* Task item
Please print each of the entries below exactly.

======== Data under study

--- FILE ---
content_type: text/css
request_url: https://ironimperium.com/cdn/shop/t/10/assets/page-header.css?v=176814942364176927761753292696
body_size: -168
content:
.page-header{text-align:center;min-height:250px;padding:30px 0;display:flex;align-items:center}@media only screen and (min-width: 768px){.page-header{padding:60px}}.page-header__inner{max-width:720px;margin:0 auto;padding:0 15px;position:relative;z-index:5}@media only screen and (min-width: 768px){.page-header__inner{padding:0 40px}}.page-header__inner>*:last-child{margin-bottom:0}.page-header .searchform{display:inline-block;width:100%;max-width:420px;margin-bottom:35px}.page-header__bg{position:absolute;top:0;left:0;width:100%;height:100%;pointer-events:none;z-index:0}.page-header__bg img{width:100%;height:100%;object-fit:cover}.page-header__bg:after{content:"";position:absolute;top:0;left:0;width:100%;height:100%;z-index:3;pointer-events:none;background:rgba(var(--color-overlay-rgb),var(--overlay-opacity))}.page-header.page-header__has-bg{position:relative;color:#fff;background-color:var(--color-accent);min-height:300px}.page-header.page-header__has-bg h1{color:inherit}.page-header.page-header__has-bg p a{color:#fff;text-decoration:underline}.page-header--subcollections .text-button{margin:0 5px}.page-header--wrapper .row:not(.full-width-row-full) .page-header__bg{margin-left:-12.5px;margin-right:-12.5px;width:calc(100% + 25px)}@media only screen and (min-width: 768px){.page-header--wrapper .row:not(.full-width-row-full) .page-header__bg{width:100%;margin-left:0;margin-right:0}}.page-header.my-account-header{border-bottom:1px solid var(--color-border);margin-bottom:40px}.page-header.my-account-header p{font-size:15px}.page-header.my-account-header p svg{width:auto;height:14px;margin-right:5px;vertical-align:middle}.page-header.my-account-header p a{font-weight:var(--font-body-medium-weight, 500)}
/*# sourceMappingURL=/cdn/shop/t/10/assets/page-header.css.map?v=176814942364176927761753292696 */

================

* Response
--- FILE ---
content_type: text/css
request_url: https://ironimperium.com/cdn/shop/t/10/assets/page-header.css?v=176814942364176927761753292696
body_size: -168
content:
.page-header{text-align:center;min-height:250px;padding:30px 0;display:flex;align-items:center}@media only screen and (min-width: 768px){.page-header{padding:60px}}.page-header__inner{max-width:720px;margin:0 auto;padding:0 15px;position:relative;z-index:5}@media only screen and (min-width: 768px){.page-header__inner{padding:0 40px}}.page-header__inner>*:last-child{margin-bottom:0}.page-header .searchform{display:inline-block;width:100%;max-width:420px;margin-bottom:35px}.page-header__bg{position:absolute;top:0;left:0;width:100%;height:100%;pointer-events:none;z-index:0}.page-header__bg img{width:100%;height:100%;object-fit:cover}.page-header__bg:after{content:"";position:absolute;top:0;left:0;width:100%;height:100%;z-index:3;pointer-events:none;background:rgba(var(--color-overlay-rgb),var(--overlay-opacity))}.page-header.page-header__has-bg{position:relative;color:#fff;background-color:var(--color-accent);min-height:300px}.page-header.page-header__has-bg h1{color:inherit}.page-header.page-header__has-bg p a{color:#fff;text-decoration:underline}.page-header--subcollections .text-button{margin:0 5px}.page-header--wrapper .row:not(.full-width-row-full) .page-header__bg{margin-left:-12.5px;margin-right:-12.5px;width:calc(100% + 25px)}@media only screen and (min-width: 768px){.page-header--wrapper .row:not(.full-width-row-full) .page-header__bg{width:100%;margin-left:0;margin-right:0}}.page-header.my-account-header{border-bottom:1px solid var(--color-border);margin-bottom:40px}.page-header.my-account-header p{font-size:15px}.page-header.my-account-header p svg{width:auto;height:14px;margin-right:5px;vertical-align:middle}.page-header.my-account-header p a{font-weight:var(--font-body-medium-weight, 500)}
/*# sourceMappingURL=/cdn/shop/t/10/assets/page-header.css.map?v=176814942364176927761753292696 */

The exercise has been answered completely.